The show, which was kind of destined to fail when it was condemned to a Friday night time slot, never quite got the critical acclaim I think it deserved, though it did develop a cult following. Nowadays, shows like Say Yes to the Dress, The Millionaire Matchmaker, and other reality shows have somewhat filled the void of the relationship procedural, but none have that quirk and charm of this short-lived show. I like to think much like I was a few decades late for a time I think I would’ve thrived in, this show was about five years too early, as the proliferation of scripted TV shows recently discussed on NPR’s pop culture blog probably would’ve resulted in this show ending up on a niche cable network.

A show like Cupid was too high concept to really be timeless. Much of contemporary pop culture ties itself a little too closely to the time period. Many shows aren’t built to last anymore. Reality shows sum this up the best. If you don’t catch them on their initial run, you’re hardly ever going to see any reality competition show in syndication because once people knew who won, the interest dried up immediately.

Many songs are suffering the same fate, especially in the top 40 world where lyrics name drop other artists, TV shows, and current events. In the late 90s, punk and boy bands were dominating the charts tying themselves to the era with their sound, but there was an artist who paved the way for Taylor Swift by crossing over from country to pop who hit the charts doing very much her own thing. Shania Twain’s Still the One is a timeless kind of ballad that is just as compelling today as it was 17 years ago.

That is, so long as you keep the song out of context. When she wrote it, Shania was deeply in love with her producer, Mutt Lange. In 2010, he would leave her for her best friend. Ouch.

When Shania started her show at Caesars, I went with some friends. While not a die-hard Shania supporter, I like a lot of her songs, especially Still the One. However, knowing the story behind the song, I couldn’t help but get a little sad when we reached that portion of the performance. There are a lot of inadvertently hilarious moments in the show, like when she performs some songs on what appears to be a post-nuclear fallout cheetah planet.
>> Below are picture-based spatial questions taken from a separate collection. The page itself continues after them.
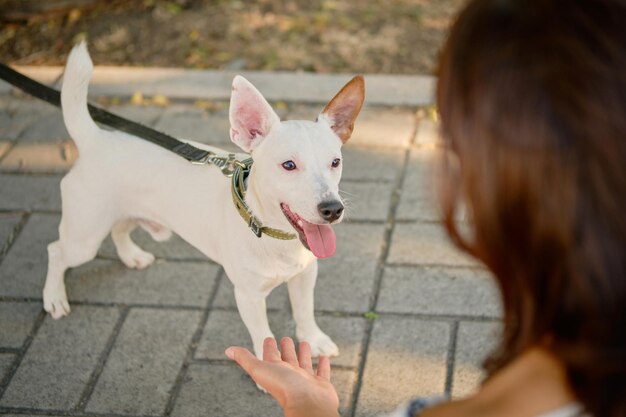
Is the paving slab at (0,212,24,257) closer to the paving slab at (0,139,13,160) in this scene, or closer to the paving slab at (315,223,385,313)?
the paving slab at (0,139,13,160)

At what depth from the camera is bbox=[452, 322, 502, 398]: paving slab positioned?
3.17m

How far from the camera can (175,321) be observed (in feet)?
11.8

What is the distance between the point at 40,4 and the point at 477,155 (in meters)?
5.74

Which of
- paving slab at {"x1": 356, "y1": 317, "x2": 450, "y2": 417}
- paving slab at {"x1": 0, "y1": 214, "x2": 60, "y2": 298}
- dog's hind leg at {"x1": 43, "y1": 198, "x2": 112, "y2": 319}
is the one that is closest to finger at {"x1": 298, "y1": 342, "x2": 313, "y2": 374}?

For Still the One, she comes in on a white horse, fog rolls in. She gets off the horse and proceeds to sing the song to the animal, as it magically follows her around the stage. (Begging the question of logistically how this is accomplished. Do they spray her down with carrot juice or something?)

It’s intended to be beautiful, but my mind went to her failed relationship thinking to myself, “You had a husband to sing this song to forever, but now the only one to serenade is your horse. That’s pretty depressing, Ms. Twain.” This song, which is so lovely and doesn’t need any context to resonate with anyone who has ever been in love has been tainted by context.

That is what happens the more you know and the more something gets connected to a place, a person, or an era. A movie like Saving Private Ryan or a simple love song can make you feel so much more than taking in things sight unseen. For the movies, something that resonates in your head can be felt in your heart, while a song that always stirred up feelings will get you thinking about the who or why and get the song stuck in your head with more than just the melody.